→ **PAGE EXCERPT**
**********
Which people who left us in 2017 will you remember, boomers?

Boomer TV Variety Shows: the 1970s (Part 3)

As the 1960s carried on, popularity in TV variety shows began to wane. The last of the very popular variety shows that began in the 1960s was The Carol Burnett Show (1967-78). Some don’t even count this program as a variety show since the format relied heavily on the resident comedy troupe of Carol Burnett, Harvey Korman, Vicki Lawrence and Lyle Waggoner (replaced by Tim Conway when Waggoner left in ’75). Guest stars were included in the skits, but seemed secondary to the comedy.

Several of the immensely popular TV variety shows of the previous two decades ended their run as the 1960s became the ’70s. Among them, Hollywood Palace folded up the tent in 1970 and the king of the variety hill, The Ed Sullivan Show, ended in 1971. Nonetheless, there were a few practitioners attempting to keep the format alive. Among those that achieved some measure of success were:

The Flip Wilson Show (1970-74)
**********
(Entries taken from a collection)

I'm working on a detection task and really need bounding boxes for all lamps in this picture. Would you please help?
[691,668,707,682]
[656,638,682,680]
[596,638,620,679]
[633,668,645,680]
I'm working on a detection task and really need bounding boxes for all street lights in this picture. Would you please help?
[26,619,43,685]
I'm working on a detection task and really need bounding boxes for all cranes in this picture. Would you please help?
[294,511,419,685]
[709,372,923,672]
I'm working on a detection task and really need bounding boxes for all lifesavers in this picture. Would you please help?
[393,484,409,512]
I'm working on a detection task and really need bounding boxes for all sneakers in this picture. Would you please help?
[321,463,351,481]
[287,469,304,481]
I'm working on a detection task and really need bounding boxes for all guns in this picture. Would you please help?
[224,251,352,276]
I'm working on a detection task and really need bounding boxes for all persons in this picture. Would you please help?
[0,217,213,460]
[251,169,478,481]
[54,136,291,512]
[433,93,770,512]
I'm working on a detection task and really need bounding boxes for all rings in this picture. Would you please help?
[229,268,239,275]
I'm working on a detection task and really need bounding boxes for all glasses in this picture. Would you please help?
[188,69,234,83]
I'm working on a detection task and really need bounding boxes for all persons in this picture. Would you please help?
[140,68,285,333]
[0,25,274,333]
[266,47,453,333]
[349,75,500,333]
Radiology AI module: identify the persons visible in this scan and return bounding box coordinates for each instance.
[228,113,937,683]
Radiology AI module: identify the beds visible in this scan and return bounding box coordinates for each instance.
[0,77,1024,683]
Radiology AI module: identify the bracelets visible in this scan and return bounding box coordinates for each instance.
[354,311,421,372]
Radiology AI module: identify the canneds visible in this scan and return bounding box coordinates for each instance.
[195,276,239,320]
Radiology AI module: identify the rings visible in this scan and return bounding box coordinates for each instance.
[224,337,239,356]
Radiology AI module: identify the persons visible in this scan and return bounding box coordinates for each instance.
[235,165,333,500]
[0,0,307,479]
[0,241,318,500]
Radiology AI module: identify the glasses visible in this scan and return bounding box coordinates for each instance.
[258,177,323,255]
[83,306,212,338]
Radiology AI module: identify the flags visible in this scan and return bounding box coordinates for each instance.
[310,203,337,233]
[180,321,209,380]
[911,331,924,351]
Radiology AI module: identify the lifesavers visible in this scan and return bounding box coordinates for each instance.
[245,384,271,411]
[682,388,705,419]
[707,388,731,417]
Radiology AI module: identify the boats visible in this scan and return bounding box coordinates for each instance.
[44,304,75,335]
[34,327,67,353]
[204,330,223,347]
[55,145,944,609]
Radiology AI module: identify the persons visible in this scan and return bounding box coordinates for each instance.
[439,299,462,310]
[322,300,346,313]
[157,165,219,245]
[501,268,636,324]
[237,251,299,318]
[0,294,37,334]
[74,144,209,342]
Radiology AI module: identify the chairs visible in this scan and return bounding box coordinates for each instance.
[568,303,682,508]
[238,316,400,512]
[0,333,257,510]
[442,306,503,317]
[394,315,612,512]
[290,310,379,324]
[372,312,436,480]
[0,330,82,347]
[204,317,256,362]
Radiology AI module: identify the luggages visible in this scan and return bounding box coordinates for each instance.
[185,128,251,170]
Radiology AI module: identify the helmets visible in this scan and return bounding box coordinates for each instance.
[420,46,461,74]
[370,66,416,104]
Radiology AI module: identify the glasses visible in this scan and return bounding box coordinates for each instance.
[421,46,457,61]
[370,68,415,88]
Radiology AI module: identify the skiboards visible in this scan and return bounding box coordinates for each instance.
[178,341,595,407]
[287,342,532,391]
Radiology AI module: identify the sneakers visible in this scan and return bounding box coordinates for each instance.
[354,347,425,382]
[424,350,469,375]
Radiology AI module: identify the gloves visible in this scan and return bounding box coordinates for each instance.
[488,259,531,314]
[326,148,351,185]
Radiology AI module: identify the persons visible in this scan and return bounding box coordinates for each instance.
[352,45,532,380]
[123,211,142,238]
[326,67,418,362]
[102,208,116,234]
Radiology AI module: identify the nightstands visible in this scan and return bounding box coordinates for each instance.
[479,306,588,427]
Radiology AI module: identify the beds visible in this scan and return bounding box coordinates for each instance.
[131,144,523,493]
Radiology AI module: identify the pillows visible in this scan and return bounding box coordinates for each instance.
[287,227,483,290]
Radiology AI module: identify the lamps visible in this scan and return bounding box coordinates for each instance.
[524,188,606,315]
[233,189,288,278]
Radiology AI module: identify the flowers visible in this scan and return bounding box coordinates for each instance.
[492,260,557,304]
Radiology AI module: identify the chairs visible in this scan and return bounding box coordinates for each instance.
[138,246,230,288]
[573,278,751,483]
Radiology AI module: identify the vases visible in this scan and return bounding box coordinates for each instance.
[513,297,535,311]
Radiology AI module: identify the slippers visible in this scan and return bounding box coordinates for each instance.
**********
→ **PROBLEMS TO SOLVE**
1. Answer these from the article on 1970s TV variety shows:
(a) Who replaced Lyle Waggoner in the Carol Burnett troupe?
(b) In what year did The Ed Sullivan Show end?
(c) What years did The Carol Burnett Show run?
2. Write the next part of the article on 1970s TV variety shows, picking up after its final line.

→ **RESULTS IN ORDER**
1.
(a) Tim Conway
(b) 1971
(c) 1967-78

2.
Though Nat King Cole had become the first African-American to host a TV variety show more than a decade earlier, comedian Flip Wilson, unlike Cole, was able to garner advertising sponsors. Was it because of the Civil Rights Act of 1968 or was the society actually changing? In any case, most people Mister Boomer knew watched because Wilson was funny. His recurring character, Geraldine Jones, was a hit in Mister B’s home, as well as boomer homes across the country.

https://www.youtube.com/watch?v=TBmAQ2B1Tew

The Sonny & Cher Comedy Hour (1971-74, The Sonny & Cher Show ’76-77)
Husband and wife duo Sonny Bono and Cher opened each show, in its earliest incarnation, by singing their hit, The Beat Goes On, and ended each episode with I Got You Babe. In between, the mostly musical variety included guest stars and comedy skits.

Aside from the hit songs, the show was known for the Bob Mackie fashion gowns that Cher wore each week. The show was canceled when the couple announced their divorce in 1974, and their time slot was given to The Tony Orlando & Dawn Rainbow Hour. Cher was given her own show for a year (Cher, 1975-76). The couple reunited for The Sonny & Cher Show in the 1976-77 season.

Donny & Marie (1976-79)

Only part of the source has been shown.